|Preparing your squad car for a patrol shift|
N.I.H. Division of Police, Montana
When getting ready for your tour on patrol, get into a routine of checking your equipment. This is applicable to the equipment you carry, and your patrol unit.
When checking your patrol unit — or as Veteran Police Trainer, Dave Smith coined it, “Mobile Observational Platform” — start by turning the engine on, listen for odd knocks or sounds in the engine. That dependable work horse may have blown a piston from the previous pursuit and now is the time to find it, not later when you are fighting crime. Turn on ALL the lights, overheads, take downs, alley lights, head lights, high beams, spot lights and turn signals. Get out and make sure all are working. As you make your way around the vehicle, check the tires, clear the back seat (to ensure area is clear for the next transport), check for dents, broken lenses, etc.

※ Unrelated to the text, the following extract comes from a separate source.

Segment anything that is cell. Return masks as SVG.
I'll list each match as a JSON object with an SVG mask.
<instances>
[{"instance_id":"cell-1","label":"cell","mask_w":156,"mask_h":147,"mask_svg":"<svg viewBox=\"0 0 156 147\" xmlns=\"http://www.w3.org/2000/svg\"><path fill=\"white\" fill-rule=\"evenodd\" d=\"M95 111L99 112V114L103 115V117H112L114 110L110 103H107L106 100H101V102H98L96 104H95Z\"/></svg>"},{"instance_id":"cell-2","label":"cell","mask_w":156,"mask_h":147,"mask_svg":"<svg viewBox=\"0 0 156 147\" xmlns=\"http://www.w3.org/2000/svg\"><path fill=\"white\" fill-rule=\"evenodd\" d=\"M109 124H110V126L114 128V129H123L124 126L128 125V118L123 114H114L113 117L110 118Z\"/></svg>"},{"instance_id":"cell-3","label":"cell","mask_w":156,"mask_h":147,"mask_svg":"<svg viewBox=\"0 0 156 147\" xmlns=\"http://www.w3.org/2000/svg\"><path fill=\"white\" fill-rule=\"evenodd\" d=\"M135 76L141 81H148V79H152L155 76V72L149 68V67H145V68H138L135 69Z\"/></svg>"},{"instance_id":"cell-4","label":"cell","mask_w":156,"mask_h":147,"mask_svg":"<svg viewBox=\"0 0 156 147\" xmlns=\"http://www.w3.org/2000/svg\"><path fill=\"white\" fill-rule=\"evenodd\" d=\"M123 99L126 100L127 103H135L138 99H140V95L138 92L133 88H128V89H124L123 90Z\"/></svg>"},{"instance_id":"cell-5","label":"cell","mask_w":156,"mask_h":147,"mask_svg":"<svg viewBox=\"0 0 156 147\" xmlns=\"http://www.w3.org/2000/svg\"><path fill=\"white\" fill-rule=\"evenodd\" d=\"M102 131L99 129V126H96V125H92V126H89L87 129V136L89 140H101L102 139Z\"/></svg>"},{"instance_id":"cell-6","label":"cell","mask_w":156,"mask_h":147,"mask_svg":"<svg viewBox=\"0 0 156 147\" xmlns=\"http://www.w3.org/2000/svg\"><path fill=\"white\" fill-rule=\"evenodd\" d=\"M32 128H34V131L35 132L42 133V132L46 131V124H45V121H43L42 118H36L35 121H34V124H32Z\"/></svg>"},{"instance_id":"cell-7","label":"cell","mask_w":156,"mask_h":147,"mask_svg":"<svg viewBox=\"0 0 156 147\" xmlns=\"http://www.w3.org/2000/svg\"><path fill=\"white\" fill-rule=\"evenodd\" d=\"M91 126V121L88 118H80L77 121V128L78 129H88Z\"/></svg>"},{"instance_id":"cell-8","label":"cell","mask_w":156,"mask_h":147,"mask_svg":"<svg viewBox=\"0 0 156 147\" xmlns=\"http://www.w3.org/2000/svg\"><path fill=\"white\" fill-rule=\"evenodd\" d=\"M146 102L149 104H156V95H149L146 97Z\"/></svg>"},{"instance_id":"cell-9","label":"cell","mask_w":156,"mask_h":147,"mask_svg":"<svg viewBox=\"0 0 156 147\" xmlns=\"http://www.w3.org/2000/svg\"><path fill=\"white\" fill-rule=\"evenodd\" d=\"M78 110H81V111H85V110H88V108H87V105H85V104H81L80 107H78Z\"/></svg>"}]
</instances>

When finished with the exterior check of the unit, check the radio, MDC, siren, and any other gadgets that may be crammed into your work space.
Check the weapon systems assigned to the unit. Proper retrieval and storage of the long guns is critical. This check is particularly important when using pool cars. Some weapons may not be in the proper patrol ready configuration but is now in your responsibility. In 2003, C.H.P. Officer Robert Coulter was killed when placing the shotgun in his cruiser. As he positioned it in the shotgun rack, the trigger was depressed, discharging and killing him.
To preclude such a tragedy and to take control of our own physiological response to a crisis such as suddenly needing the long gun while in the patrol car, train your response while checking the equipment. Sit in the vehicle, disengage the lock, and retrieve the long gun as if you were preparing to address a threat outside your car. This is applicable to vertical and horizontal mounted weapons. Once outside the car, present the long gun as if you were presenting a use of force option. This method eliminates the barrel dialing in on your body parts, as if you were to retrieve the weapon standing outside the car and reaching in for the weapon. Inspect the magazine, ammunition, sights, trigger etc. Prepare the weapon in patrol ready configuration (empty chamber, loaded magazine, bolt closed, safety on).
As much as possible duplicate the motions you made to retrieve the weapon, but only in reverse. This also maps your mind to the motions needed in case you need to quickly secure the weapon in the rack and go to the next task.
We should all strive to not fall into any routine, however some routines are worth adopting. The key is to develop and maintain good, safe and sound habits. A routine is pointless if it is full of bad habits that set the stage for failure.